TASK STATEMENT:
Beginning with the line containing "Bangkok, Thailand - September" and ending at the last line of the data, set down every line exactly, leaving out all pictures.

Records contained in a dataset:
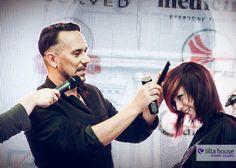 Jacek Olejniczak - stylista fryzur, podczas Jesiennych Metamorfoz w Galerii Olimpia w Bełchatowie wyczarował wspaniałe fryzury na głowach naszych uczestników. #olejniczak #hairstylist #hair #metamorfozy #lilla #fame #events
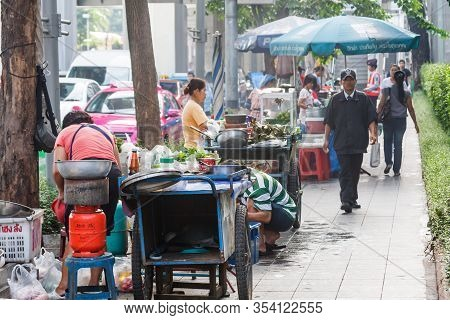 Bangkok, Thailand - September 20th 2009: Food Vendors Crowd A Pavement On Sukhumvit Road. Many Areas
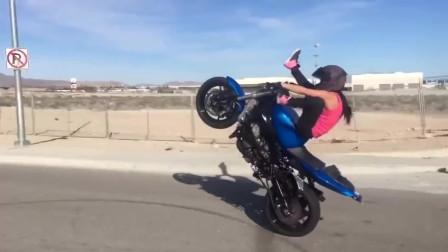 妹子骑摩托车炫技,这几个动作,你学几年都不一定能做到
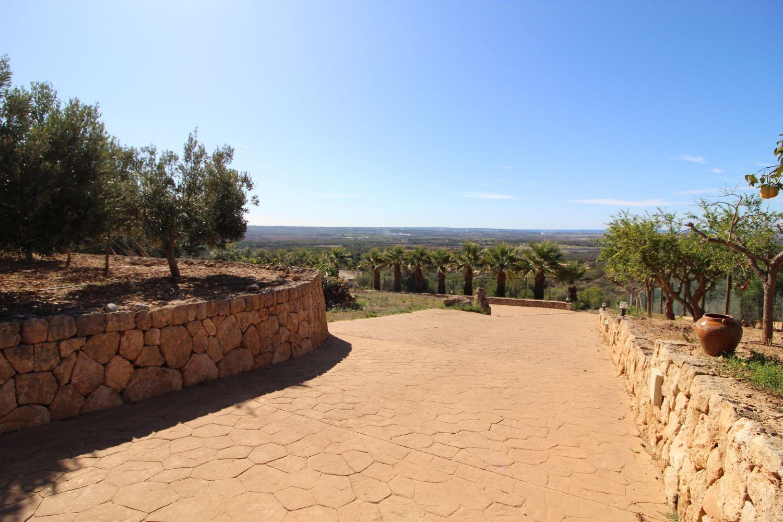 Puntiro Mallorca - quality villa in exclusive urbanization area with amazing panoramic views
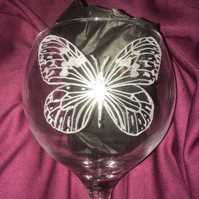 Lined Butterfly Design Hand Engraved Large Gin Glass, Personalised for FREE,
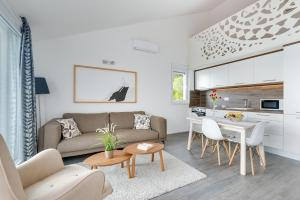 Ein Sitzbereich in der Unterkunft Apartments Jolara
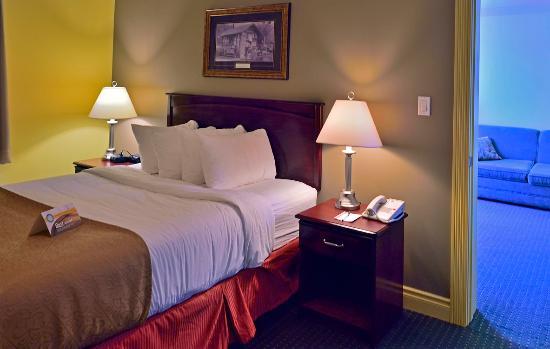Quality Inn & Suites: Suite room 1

WRITTEN RESPONSE:
 Bangkok, Thailand - September 20th 2009: Food Vendors Crowd A Pavement On Sukhumvit Road. Many Areas
 妹子骑摩托车炫技,这几个动作,你学几年都不一定能做到
 Puntiro Mallorca - quality villa in exclusive urbanization area with amazing panoramic views
 Lined Butterfly Design Hand Engraved Large Gin Glass, Personalised for FREE,
 Ein Sitzbereich in der Unterkunft Apartments Jolara
Quality Inn & Suites: Suite room 1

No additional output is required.